● **WHAT YOU SHOULD DO**: Edit the text on Swoop Aero's liquidation, starting with "Swoop raised more" and going on through "at the time.", so that "restructure" is replaced by "turnaround".

Drone delivery startup Swoop Aero lands in liquidation

- November 21, 2024 3 MIN READ
Swoop Aero cofounder Eric Peck back in the startup's early days with a Kookaburra drone to deliver medical supplies in Congo. Photo: Luke Dempsey
The dream is over for drone delivery startup Swoop Aero, with creditors voting on Tuesday to place the venture capital-backed business in liquidation.

Swoop raised more than $26 million in VC funding, with CSIRO-backed Main Sequence, impact fund Giant Leap, US investor In-Q-Tel, the defence tech investment arm of the CIA, Artesian, Folklore Ventures, Right Click Capital and Blackbird among its investors, as well as Startmate.

Cofounder and CEO Eric Peck placed Swoop Aero Pty Ltd and Kookaburra Aerospace Pty Ltd in voluntary administration on October 14, hoping a restructure would deliver a path forward, but the second creditors’ meeting this week brought things to an end, just two years after a reported $100 million takeover offer.

“As a founder of the business, my focus now is on bringing the right financial partners and key stakeholders to the table to enable a successful restructure,” Peck said at the time.

“I’m confident that with the right support, Swoop Aero will continue to lead the way in drone logistics, delivering innovative solutions and transforming healthcare and essential goods delivery across the globe.”

Eric Peck with a Kite Drone

Administrators, now liquidators BPS Reconstruction and Recovery did not respond to Startup Daily’s request for comment and similar requests to investors were either declined or did not elicit a response.

The creditor’s report prepared by administrators revealed that the business lost $9.3 million in FY2023, on the back of $6.6 million in revenue.

It said the directors blamed the failure on a lack of additional capital to complete and commercialise the final product

The administrator said  “poor strategic management” and a sluggish economy were partly to blame, but the business also suffered from under-capitalisation and “inadequate cash flow or high cash use” alongside “significant expenditure” on research and development.

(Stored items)
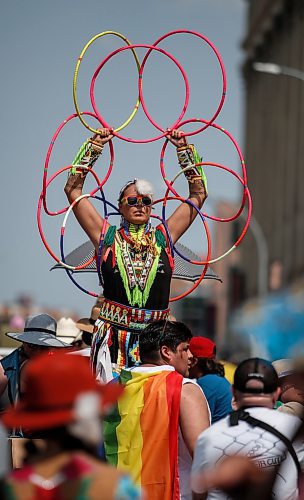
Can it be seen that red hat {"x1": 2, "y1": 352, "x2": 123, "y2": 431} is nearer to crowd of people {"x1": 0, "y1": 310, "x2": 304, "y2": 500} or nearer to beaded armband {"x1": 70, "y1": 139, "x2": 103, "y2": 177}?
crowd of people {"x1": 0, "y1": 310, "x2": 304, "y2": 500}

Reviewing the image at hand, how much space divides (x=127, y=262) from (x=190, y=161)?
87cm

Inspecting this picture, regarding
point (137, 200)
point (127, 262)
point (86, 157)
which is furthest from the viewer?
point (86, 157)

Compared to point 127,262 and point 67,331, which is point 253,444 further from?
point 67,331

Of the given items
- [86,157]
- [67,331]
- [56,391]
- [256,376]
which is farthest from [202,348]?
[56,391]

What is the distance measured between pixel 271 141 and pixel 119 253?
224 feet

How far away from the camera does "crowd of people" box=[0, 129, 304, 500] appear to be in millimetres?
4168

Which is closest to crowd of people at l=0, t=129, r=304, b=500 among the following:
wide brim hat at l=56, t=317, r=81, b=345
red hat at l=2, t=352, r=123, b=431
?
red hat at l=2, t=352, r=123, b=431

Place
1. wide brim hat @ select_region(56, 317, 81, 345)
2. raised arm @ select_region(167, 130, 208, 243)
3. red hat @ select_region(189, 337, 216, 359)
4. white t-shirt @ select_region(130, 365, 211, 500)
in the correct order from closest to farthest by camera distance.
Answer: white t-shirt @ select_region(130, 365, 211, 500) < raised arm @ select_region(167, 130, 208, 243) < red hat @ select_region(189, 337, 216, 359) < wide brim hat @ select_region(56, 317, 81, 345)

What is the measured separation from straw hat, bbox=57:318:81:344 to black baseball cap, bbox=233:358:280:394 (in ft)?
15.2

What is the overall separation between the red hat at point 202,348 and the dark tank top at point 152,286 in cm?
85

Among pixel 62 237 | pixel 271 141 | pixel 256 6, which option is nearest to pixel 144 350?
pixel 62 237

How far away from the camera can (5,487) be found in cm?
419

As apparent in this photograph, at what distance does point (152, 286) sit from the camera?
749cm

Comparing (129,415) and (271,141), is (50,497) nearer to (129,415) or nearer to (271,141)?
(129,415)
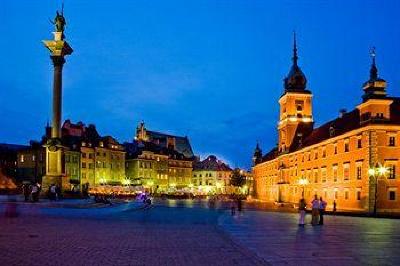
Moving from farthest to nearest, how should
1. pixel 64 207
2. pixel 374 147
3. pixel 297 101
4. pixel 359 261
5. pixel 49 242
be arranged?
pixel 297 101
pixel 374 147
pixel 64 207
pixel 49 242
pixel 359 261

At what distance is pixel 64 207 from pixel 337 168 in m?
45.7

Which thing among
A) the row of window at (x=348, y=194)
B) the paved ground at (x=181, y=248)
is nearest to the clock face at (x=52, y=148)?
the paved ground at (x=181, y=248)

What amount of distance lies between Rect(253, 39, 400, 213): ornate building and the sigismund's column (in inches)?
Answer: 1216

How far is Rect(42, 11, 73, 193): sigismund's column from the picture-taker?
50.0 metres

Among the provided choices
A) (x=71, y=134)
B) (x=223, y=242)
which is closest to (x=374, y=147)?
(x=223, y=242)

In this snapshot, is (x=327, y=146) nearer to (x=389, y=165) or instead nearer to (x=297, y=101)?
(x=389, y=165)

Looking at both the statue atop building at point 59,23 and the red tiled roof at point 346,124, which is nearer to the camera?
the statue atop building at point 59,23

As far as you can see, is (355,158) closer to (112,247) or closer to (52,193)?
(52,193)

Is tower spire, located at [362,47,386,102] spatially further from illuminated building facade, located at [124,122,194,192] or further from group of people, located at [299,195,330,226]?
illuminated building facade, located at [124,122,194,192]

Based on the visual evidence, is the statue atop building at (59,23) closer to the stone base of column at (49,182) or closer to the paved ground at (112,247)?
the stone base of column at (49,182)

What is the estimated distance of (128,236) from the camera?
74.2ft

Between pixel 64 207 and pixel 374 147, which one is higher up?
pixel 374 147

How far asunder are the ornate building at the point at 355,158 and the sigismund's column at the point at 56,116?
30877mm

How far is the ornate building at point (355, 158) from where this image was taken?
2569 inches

● **YOUR RESPONSE**:
Swoop raised more than $26 million in VC funding, with CSIRO-backed Main Sequence, impact fund Giant Leap, US investor In-Q-Tel, the defence tech investment arm of the CIA, Artesian, Folklore Ventures, Right Click Capital and Blackbird among its investors, as well as Startmate.

Cofounder and CEO Eric Peck placed Swoop Aero Pty Ltd and Kookaburra Aerospace Pty Ltd in voluntary administration on October 14, hoping a turnaround would deliver a path forward, but the second creditors’ meeting this week brought things to an end, just two years after a reported $100 million takeover offer.

“As a founder of the business, my focus now is on bringing the right financial partners and key stakeholders to the table to enable a successful turnaround,” Peck said at the time.